Dig Baton Rouge

Film in Review: Batman v Superman: Dawn of Justice

What’s the deal with the “v” in Batman v Superman: Dawn of Justice? We understand it stands for “versus,” but the dropping of an “s” or even a period is suspect. Prior to my advance showing of this movie, director Zack (with a “k”) Snyder conducted a short introduction, saying the letter “v” instead of the word “versus.” This makes my mind race like no other mainstream title has. Perhaps the word “Justice” needed a court case-style “v?” Maybe the single letter is meant to be ironic, looking like a peace sign and all (or an upside down crotch). Or maybe Snyder just thought it looked and “sounded” cool.

In which case, my racing mind becomes a pointless endeavor and, at its worst, a search for an excuse instead of an apology, which might truly be “needed.” I hate to state it, but Batman v Superman: Dawn of Justice is bad. We’re not talking Batman & Robin campy bad (the kind that is, at least, entertaining), but rather Aloha bad. Looking back at life decisions regretfully bad. Taking away a Nobel Peace Prize bad. Without having an inkling as to the quality of future 2016 releases, BvS is a safe bet for raspberry of the year, in the most unfortunate of ways. It’s a movie of taking risks at its most rich, and of falling and failing at its most poor.

Billed as the ultimate superhero showdown, the dourness of BvS weighs too heavily for any duel to be considered fun or even fan service. You know, at the “service” of the “fans.” Any tension from the trailers (which for the most part were pretty great) evaporates immediately, with a momentum-less opening sequence that treats its title as red headed stepchild-like as it feels. Snyder is a director of visuals, meaning that he is at his best when it comes to eye candy and storytelling at twenty-four frames a second. Past films like 300, Watchmen and even Man of Steel, at the very least, were interesting to watch, moving along with a pace and rhythm that matched the depth and movement of the photography. Days later, I can’t recall many memorable images, other than the ones from the trailers. Days later, I’m still confused.

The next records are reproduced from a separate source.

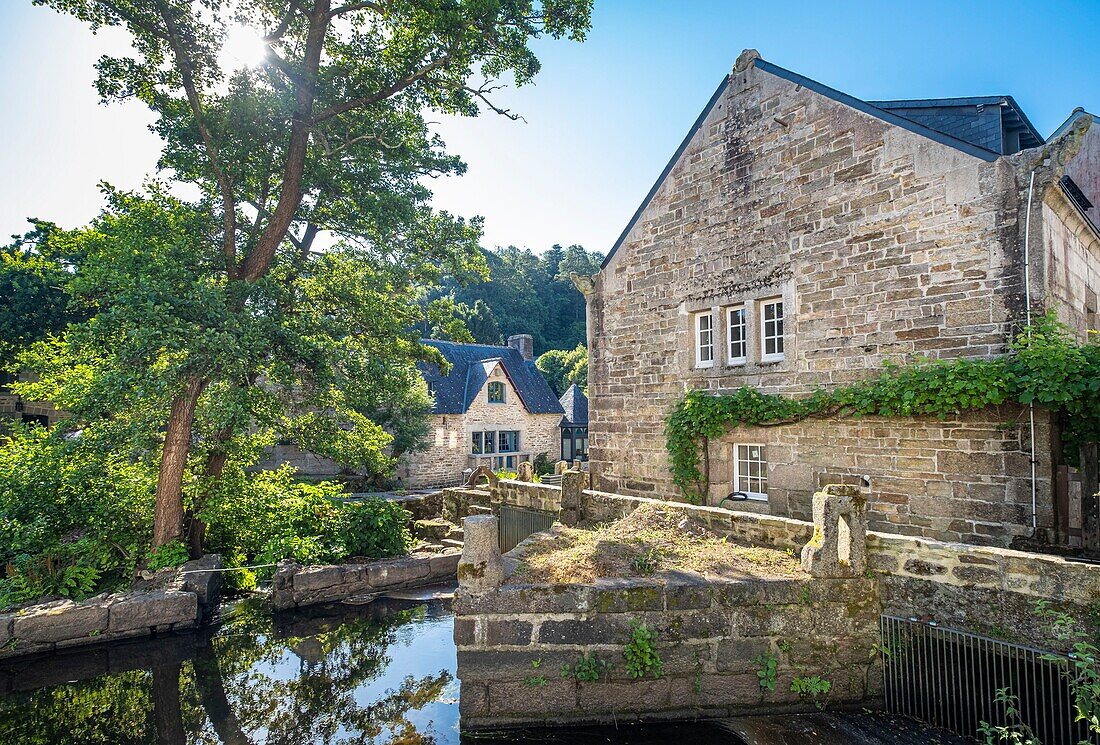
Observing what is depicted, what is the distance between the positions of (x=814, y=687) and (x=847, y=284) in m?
6.13

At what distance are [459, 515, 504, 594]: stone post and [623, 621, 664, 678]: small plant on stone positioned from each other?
Answer: 1.49 meters

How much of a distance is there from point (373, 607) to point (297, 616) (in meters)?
1.23

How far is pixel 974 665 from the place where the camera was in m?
5.39

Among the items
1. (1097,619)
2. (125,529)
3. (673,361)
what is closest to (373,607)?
(125,529)

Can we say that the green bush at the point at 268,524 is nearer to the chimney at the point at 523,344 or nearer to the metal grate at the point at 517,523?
the metal grate at the point at 517,523

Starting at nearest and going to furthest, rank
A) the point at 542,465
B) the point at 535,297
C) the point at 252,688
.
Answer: the point at 252,688
the point at 542,465
the point at 535,297

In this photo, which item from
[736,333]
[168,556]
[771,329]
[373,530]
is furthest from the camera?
[373,530]

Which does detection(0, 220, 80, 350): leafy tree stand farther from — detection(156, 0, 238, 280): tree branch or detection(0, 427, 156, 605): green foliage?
detection(156, 0, 238, 280): tree branch

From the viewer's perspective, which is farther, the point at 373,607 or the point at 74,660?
the point at 373,607

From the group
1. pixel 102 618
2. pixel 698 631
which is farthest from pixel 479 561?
pixel 102 618

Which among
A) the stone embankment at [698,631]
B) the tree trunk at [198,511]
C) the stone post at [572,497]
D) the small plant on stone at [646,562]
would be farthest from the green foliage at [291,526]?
the small plant on stone at [646,562]

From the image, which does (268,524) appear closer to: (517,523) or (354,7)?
(517,523)

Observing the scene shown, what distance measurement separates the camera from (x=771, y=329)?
10109 mm

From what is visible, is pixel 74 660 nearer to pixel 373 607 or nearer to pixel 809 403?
pixel 373 607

Paced too quickly and cut to ribbons in and out of order, the movie spends its two and a half hours stuck in the mud and muck of its current state of heroism. When we left MoS, Superman was ready to defend Earth from itself and others, to become a shining light of hope and triumph. Here, he has faced with Star Trek II: The Wrath of Khan style hopeless scenarios, where there is no happy ending possible. Resented for being so powerful, hated for being involved in tragedy after tragedy, it makes sense that someone like this version of Batman (who now has no problem with collateral villain damage and playing judge, jury and executioner) would have an issue with him. What doesn’t make sense is why this was the approved and chosen path for a film that everyone wanted to see, families included. Christopher Nolan did more bad than good for Warner Bros and DC, it seems.

So grounded in “reality” that it pulverizes itself into the sand, BvS is not at all what we were expecting or wanting. Of course, it’s not the filmmaker’s job to give us what we “want,” but to highlight and expose the human condition, bare, via a mirror of a movie. Was this mirror made in another dimension, one full of fun houses? What does BvS say about us? Well… what does Donald Trump’s presidential campaign say about the GOP? BvS was possible and probably inevitable by the over saturation and ever expanded superhero bubble that is bound to burst at some point like the internet cafe business. This monster was created long ago, people. Both by our ticket buying trends and the studios’ interpretation of those trends. It was written in the stars that Batman v Superman: Dawn of Justice was going to happen. What can be learned? What can be understood from it? How do we prevent another one from happening?

Stop doing things because they sound or look “cool.”